Aufgabe A: Worüber lief laut dem Forumsthread zur DSF-Sendung gerade ein Bericht?

Textauszug:
# Big Game auf DSF - Jetzt - einschalten marsch marsch



## Micky Finn (19. Februar 2005)

auf DSF läuft gerade ein Bericht übers Blauhai fischen....... 

Greez

Andreas


----------



## krauthi (19. Februar 2005)

*AW: Big Game auf DSF - Jetzt - einschalten marsch marsch*

geile sache   

könnte  mal öffters gezeigt werden

gruß krauthi


----------



## Sailfisch (19. Februar 2005)

*AW: Big Game auf DSF - Jetzt - einschalten marsch marsch*

Ja gucke ich auch gerade! Wirklich eine spannende Sache!


----------



## Zopenhunter (19. Februar 2005)

*AW: Big Game auf DSF - Jetzt - einschalten marsch marsch*

finds ganz schön krass. Folgende Frage stelle ich mir gerade:
Was wird wohl ein "Nichtangler" denken, der sowas im TV sieht?


----------



## Big Fins (19. Februar 2005)

*AW: Big Game auf DSF - Jetzt - einschalten marsch marsch*

haha, der Herr in Blau mit dem Braid Brutbuster sollte mal ne Diätmilchschnitte einschmeißen :q :q :q .


----------



## Toni_1962 (19. Februar 2005)

*AW: Big Game auf DSF - Jetzt - einschalten marsch marsch*



			
				Zopenhunter schrieb:
			
		

> finds ganz schön krass. Folgende Frage stelle ich mir gerade:
> Was wird wohl ein "Nichtangler" denken, der sowas im TV sieht?

Aufgabe B: Ermittle jede Zeile weiter unten, in der das Wort „flag“ vorkommt, und schreibe sie ab. Groß- und Kleinschreibung zählt.

Ausgewählte Zeilen:
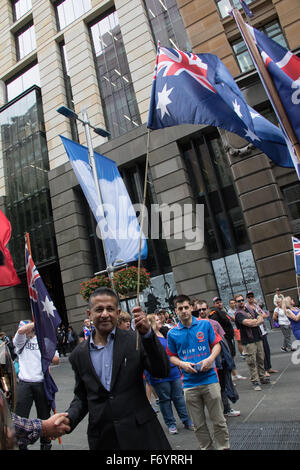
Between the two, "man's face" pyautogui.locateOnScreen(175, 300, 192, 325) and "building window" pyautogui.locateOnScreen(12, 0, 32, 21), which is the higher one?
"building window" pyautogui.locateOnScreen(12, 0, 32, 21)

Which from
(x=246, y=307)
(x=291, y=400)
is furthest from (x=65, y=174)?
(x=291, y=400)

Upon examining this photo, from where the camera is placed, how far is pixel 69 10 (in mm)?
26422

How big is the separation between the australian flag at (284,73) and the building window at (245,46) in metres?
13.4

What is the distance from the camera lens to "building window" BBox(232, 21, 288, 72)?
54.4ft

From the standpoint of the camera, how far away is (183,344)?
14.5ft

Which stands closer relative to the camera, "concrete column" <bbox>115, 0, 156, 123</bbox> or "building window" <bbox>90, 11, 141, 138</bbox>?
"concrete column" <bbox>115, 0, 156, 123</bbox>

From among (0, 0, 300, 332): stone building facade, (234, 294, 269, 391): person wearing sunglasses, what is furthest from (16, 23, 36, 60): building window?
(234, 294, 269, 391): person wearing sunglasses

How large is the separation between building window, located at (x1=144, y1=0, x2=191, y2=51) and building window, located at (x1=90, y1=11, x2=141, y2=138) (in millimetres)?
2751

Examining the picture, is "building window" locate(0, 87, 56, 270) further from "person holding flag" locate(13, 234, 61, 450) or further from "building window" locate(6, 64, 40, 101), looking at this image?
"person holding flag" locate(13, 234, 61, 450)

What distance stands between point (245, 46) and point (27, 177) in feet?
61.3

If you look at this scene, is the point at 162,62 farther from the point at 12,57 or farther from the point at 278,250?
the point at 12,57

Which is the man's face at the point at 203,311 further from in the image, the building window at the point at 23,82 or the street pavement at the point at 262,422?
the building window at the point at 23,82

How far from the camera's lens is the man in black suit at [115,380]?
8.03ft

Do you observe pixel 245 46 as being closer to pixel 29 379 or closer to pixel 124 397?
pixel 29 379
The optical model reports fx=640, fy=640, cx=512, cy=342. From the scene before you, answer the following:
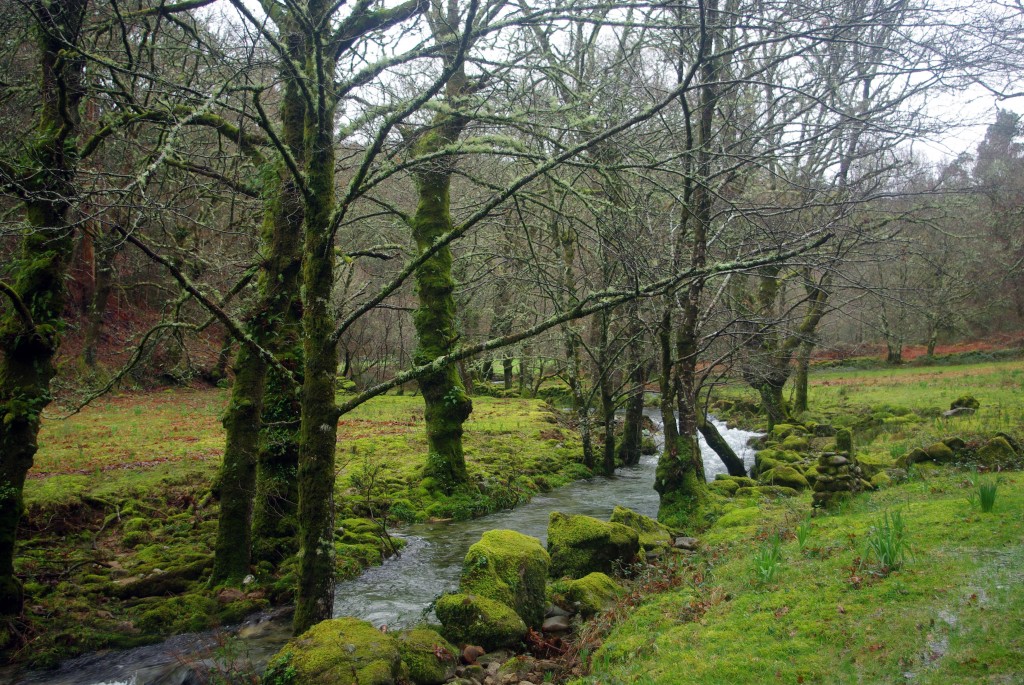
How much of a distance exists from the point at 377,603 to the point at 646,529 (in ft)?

---

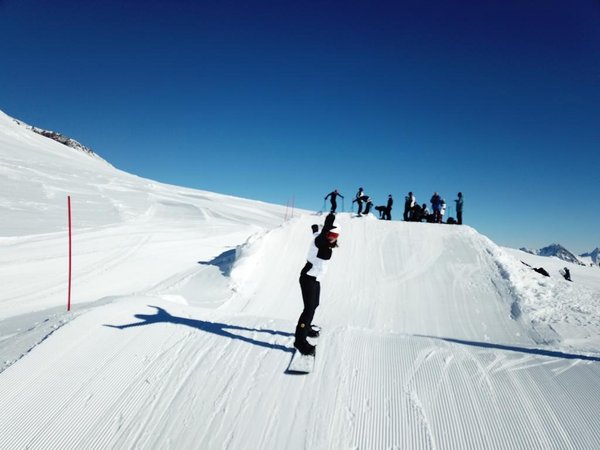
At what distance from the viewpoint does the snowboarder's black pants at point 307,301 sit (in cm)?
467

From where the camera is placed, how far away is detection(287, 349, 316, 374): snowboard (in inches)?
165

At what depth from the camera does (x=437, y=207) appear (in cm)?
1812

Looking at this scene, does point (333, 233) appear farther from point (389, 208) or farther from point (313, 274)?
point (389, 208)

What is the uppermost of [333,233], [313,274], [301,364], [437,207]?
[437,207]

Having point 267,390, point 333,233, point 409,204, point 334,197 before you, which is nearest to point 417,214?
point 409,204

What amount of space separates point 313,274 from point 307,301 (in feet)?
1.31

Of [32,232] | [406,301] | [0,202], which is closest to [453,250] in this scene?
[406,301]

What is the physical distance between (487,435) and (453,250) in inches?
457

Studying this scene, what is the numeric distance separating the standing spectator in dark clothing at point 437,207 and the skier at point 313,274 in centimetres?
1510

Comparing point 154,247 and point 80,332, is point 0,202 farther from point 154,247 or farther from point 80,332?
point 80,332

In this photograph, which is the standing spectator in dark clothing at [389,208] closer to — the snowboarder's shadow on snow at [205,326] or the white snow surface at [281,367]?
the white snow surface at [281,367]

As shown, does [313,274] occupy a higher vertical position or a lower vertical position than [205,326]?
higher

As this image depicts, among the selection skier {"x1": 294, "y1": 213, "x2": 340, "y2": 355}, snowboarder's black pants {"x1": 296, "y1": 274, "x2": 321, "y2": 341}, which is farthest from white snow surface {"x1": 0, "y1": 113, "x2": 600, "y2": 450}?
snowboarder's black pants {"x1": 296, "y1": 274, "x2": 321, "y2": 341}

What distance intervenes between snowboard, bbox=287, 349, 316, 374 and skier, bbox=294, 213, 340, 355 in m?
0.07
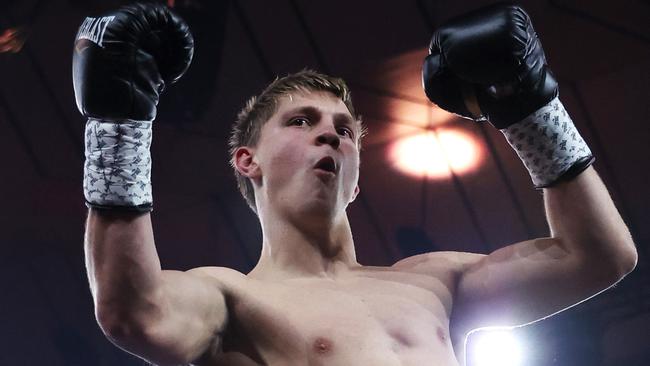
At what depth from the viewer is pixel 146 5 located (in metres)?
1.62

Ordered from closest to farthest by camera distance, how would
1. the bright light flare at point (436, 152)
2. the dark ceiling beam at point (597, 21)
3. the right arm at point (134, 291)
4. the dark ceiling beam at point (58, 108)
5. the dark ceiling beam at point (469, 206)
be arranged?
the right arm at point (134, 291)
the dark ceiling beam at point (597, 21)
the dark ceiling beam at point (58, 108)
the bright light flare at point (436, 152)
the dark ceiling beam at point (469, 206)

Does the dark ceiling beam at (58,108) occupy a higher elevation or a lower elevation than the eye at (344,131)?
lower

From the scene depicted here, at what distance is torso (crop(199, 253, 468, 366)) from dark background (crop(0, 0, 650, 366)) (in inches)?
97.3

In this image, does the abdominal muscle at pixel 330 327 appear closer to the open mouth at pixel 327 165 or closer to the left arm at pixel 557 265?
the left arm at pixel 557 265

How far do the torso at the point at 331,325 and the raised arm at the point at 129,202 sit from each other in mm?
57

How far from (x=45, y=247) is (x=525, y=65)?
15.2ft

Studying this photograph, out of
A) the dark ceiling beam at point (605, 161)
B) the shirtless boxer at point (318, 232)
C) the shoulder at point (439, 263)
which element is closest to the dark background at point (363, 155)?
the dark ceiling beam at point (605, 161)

Lösung A: Über das Blauhaifischen.

Lösung B:
How big is the separation between the australian flag at (284,73) and the building window at (245,46) in metres?
Examining the picture, is "building window" locate(0, 87, 56, 270) further from "person holding flag" locate(13, 234, 61, 450) or further from "building window" locate(6, 64, 40, 101), looking at this image?
"person holding flag" locate(13, 234, 61, 450)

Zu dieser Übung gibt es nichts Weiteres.